Deine Aufgabe: Gib jede Zeile der gesamten folgenden Auflistung als eigenen String in einer JSON-Liste aus und lass dabei Leerzeilen weg.
================================
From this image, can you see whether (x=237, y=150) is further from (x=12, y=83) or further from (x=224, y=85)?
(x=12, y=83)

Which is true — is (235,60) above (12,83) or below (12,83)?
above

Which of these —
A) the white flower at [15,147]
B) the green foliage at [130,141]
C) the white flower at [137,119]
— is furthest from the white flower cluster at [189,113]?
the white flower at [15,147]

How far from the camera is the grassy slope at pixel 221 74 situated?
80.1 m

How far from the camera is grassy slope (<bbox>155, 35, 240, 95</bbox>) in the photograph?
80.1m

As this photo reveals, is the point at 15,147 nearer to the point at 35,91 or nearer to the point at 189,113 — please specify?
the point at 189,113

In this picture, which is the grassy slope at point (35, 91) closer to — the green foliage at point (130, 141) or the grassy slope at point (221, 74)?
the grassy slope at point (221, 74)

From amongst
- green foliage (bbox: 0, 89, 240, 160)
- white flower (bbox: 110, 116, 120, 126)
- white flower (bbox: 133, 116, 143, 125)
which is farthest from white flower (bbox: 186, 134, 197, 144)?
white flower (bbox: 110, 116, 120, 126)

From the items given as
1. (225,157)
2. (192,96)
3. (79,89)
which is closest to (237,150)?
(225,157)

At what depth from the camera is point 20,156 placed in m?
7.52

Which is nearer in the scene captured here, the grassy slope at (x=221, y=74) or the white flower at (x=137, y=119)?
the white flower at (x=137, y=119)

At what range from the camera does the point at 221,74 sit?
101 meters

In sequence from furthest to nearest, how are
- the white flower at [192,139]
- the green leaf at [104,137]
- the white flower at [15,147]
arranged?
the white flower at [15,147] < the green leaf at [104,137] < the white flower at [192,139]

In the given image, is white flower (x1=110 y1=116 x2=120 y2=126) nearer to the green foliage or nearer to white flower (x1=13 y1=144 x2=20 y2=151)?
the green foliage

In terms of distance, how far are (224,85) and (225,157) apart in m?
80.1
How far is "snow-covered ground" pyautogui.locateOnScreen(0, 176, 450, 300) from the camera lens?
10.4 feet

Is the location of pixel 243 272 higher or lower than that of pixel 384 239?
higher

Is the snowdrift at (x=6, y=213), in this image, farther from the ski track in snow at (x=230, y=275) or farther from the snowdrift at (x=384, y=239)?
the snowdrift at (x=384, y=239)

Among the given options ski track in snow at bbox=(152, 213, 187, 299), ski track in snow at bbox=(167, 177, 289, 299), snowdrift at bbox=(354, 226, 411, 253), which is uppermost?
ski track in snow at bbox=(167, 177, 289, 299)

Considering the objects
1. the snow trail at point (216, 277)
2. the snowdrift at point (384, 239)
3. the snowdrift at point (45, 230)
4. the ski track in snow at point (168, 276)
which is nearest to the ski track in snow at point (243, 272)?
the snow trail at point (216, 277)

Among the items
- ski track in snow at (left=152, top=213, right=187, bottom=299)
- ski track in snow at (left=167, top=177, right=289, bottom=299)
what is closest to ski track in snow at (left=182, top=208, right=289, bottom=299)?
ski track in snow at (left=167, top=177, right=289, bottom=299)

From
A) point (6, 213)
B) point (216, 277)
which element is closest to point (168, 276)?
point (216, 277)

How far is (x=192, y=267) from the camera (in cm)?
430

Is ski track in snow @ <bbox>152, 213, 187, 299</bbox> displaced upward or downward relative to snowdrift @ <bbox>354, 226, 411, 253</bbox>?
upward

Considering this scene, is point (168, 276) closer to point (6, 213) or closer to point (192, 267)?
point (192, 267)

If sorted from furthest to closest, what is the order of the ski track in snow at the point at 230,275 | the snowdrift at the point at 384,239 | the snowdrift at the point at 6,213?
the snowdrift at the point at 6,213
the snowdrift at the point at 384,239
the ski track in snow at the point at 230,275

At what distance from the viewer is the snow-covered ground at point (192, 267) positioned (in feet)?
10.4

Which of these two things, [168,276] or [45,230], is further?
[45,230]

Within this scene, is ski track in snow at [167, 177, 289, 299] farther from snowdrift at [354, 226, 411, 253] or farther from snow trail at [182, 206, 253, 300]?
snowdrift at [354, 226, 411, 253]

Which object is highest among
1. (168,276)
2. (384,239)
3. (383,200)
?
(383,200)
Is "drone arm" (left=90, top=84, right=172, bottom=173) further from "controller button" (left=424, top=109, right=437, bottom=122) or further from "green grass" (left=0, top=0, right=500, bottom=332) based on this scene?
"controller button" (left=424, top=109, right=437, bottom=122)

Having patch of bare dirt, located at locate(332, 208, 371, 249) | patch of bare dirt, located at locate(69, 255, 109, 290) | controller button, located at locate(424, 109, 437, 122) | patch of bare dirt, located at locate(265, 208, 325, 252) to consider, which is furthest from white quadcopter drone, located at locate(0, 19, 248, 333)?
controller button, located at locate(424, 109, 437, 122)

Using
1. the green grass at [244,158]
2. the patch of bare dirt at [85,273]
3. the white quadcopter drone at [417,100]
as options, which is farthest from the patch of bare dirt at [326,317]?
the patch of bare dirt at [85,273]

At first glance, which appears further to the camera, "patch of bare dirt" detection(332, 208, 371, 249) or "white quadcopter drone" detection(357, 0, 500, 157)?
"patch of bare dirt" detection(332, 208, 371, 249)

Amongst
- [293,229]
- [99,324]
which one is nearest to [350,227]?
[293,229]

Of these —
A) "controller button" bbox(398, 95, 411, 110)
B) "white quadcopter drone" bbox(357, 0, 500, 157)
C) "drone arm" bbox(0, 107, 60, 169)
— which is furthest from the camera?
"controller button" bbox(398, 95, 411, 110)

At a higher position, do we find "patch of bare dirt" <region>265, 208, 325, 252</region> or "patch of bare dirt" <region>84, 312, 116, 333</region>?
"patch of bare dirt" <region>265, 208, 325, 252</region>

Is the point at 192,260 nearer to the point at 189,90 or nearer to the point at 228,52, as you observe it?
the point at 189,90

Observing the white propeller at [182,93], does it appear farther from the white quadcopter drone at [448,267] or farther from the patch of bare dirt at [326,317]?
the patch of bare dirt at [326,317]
================================
Vollständige Ausgabe:
[
  "From this image, can you see whether (x=237, y=150) is further from (x=12, y=83) or further from (x=224, y=85)?",
  "(x=12, y=83)",
  "Which is true — is (235,60) above (12,83) or below (12,83)?",
  "above",
  "Which of these —",
  "A) the white flower at [15,147]",
  "B) the green foliage at [130,141]",
  "C) the white flower at [137,119]",
  "— is furthest from the white flower cluster at [189,113]?",
  "the white flower at [15,147]",
  "How far from the camera is the grassy slope at pixel 221 74 situated?",
  "80.1 m",
  "How far from the camera is grassy slope (<bbox>155, 35, 240, 95</bbox>) in the photograph?",
  "80.1m",
  "As this photo reveals, is the point at 15,147 nearer to the point at 35,91 or nearer to the point at 189,113 — please specify?",
  "the point at 189,113",
  "In this picture, which is the grassy slope at point (35, 91) closer to — the green foliage at point (130, 141) or the grassy slope at point (221, 74)?",
  "the grassy slope at point (221, 74)",
  "From amongst",
  "- green foliage (bbox: 0, 89, 240, 160)",
  "- white flower (bbox: 110, 116, 120, 126)",
  "- white flower (bbox: 133, 116, 143, 125)",
  "which is farthest from white flower (bbox: 186, 134, 197, 144)?",
  "white flower (bbox: 110, 116, 120, 126)",
  "From the items given as",
  "1. (225,157)",
  "2. (192,96)",
  "3. (79,89)",
  "which is closest to (237,150)?",
  "(225,157)",
  "At what depth from the camera is point 20,156 placed in m?",
  "7.52",
  "Which is nearer in the scene captured here, the grassy slope at (x=221, y=74) or the white flower at (x=137, y=119)?",
  "the white flower at (x=137, y=119)",
  "At what range from the camera does the point at 221,74 sit?",
  "101 meters",
  "In sequence from furthest to nearest, how are",
  "- the white flower at [192,139]",
  "- the green leaf at [104,137]",
  "- the white flower at [15,147]",
  "arranged?",
  "the white flower at [15,147] < the green leaf at [104,137] < the white flower at [192,139]",
  "In the given image, is white flower (x1=110 y1=116 x2=120 y2=126) nearer to the green foliage or nearer to white flower (x1=13 y1=144 x2=20 y2=151)?",
  "the green foliage",
  "In terms of distance, how far are (224,85) and (225,157) apart in m?",
  "80.1",
  "How far is \"snow-covered ground\" pyautogui.locateOnScreen(0, 176, 450, 300) from the camera lens?",
  "10.4 feet",
  "Is the location of pixel 243 272 higher or lower than that of pixel 384 239?",
  "higher",
  "Is the snowdrift at (x=6, y=213), in this image, farther from the ski track in snow at (x=230, y=275) or farther from the snowdrift at (x=384, y=239)?",
  "the snowdrift at (x=384, y=239)",
  "Among the given options ski track in snow at bbox=(152, 213, 187, 299), ski track in snow at bbox=(167, 177, 289, 299), snowdrift at bbox=(354, 226, 411, 253), which is uppermost?",
  "ski track in snow at bbox=(167, 177, 289, 299)",
  "Considering the objects",
  "1. the snow trail at point (216, 277)",
  "2. the snowdrift at point (384, 239)",
  "3. the snowdrift at point (45, 230)",
  "4. the ski track in snow at point (168, 276)",
  "which is nearest to the ski track in snow at point (243, 272)?",
  "the snow trail at point (216, 277)",
  "Among the items",
  "- ski track in snow at (left=152, top=213, right=187, bottom=299)",
  "- ski track in snow at (left=167, top=177, right=289, bottom=299)",
  "what is closest to ski track in snow at (left=182, top=208, right=289, bottom=299)?",
  "ski track in snow at (left=167, top=177, right=289, bottom=299)",
  "From",
  "A) point (6, 213)",
  "B) point (216, 277)",
  "which element is closest to point (168, 276)?",
  "point (216, 277)",
  "How far is (x=192, y=267) from the camera (in cm)?",
  "430",
  "Is ski track in snow @ <bbox>152, 213, 187, 299</bbox> displaced upward or downward relative to snowdrift @ <bbox>354, 226, 411, 253</bbox>?",
  "upward",
  "Considering this scene, is point (168, 276) closer to point (6, 213) or closer to point (192, 267)?",
  "point (192, 267)",
  "If sorted from furthest to closest, what is the order of the ski track in snow at the point at 230,275 | the snowdrift at the point at 384,239 | the snowdrift at the point at 6,213?",
  "the snowdrift at the point at 6,213",
  "the snowdrift at the point at 384,239",
  "the ski track in snow at the point at 230,275",
  "At what distance from the viewer is the snow-covered ground at point (192, 267) positioned (in feet)?",
  "10.4",
  "Which of these two things, [168,276] or [45,230], is further?",
  "[45,230]",
  "Within this scene, is ski track in snow at [167, 177, 289, 299] farther from snowdrift at [354, 226, 411, 253] or farther from snow trail at [182, 206, 253, 300]?",
  "snowdrift at [354, 226, 411, 253]",
  "Which object is highest among",
  "1. (168,276)",
  "2. (384,239)",
  "3. (383,200)",
  "?",
  "(383,200)",
  "Is \"drone arm\" (left=90, top=84, right=172, bottom=173) further from \"controller button\" (left=424, top=109, right=437, bottom=122) or further from \"green grass\" (left=0, top=0, right=500, bottom=332) based on this scene?",
  "\"controller button\" (left=424, top=109, right=437, bottom=122)",
  "Having patch of bare dirt, located at locate(332, 208, 371, 249) | patch of bare dirt, located at locate(69, 255, 109, 290) | controller button, located at locate(424, 109, 437, 122) | patch of bare dirt, located at locate(265, 208, 325, 252) to consider, which is furthest from white quadcopter drone, located at locate(0, 19, 248, 333)?",
  "controller button, located at locate(424, 109, 437, 122)",
  "Using",
  "1. the green grass at [244,158]",
  "2. the patch of bare dirt at [85,273]",
  "3. the white quadcopter drone at [417,100]",
  "as options, which is farthest from the patch of bare dirt at [326,317]?",
  "the patch of bare dirt at [85,273]",
  "At first glance, which appears further to the camera, \"patch of bare dirt\" detection(332, 208, 371, 249) or \"white quadcopter drone\" detection(357, 0, 500, 157)?",
  "\"patch of bare dirt\" detection(332, 208, 371, 249)",
  "Amongst",
  "- [293,229]",
  "- [99,324]",
  "which one is nearest to [350,227]?",
  "[293,229]",
  "Of these —",
  "A) \"controller button\" bbox(398, 95, 411, 110)",
  "B) \"white quadcopter drone\" bbox(357, 0, 500, 157)",
  "C) \"drone arm\" bbox(0, 107, 60, 169)",
  "— which is furthest from the camera?",
  "\"controller button\" bbox(398, 95, 411, 110)",
  "At a higher position, do we find \"patch of bare dirt\" <region>265, 208, 325, 252</region> or \"patch of bare dirt\" <region>84, 312, 116, 333</region>?",
  "\"patch of bare dirt\" <region>265, 208, 325, 252</region>",
  "Is the point at 192,260 nearer to the point at 189,90 or nearer to the point at 228,52, as you observe it?",
  "the point at 189,90",
  "Observing the white propeller at [182,93], does it appear farther from the white quadcopter drone at [448,267] or farther from the patch of bare dirt at [326,317]?",
  "the patch of bare dirt at [326,317]"
]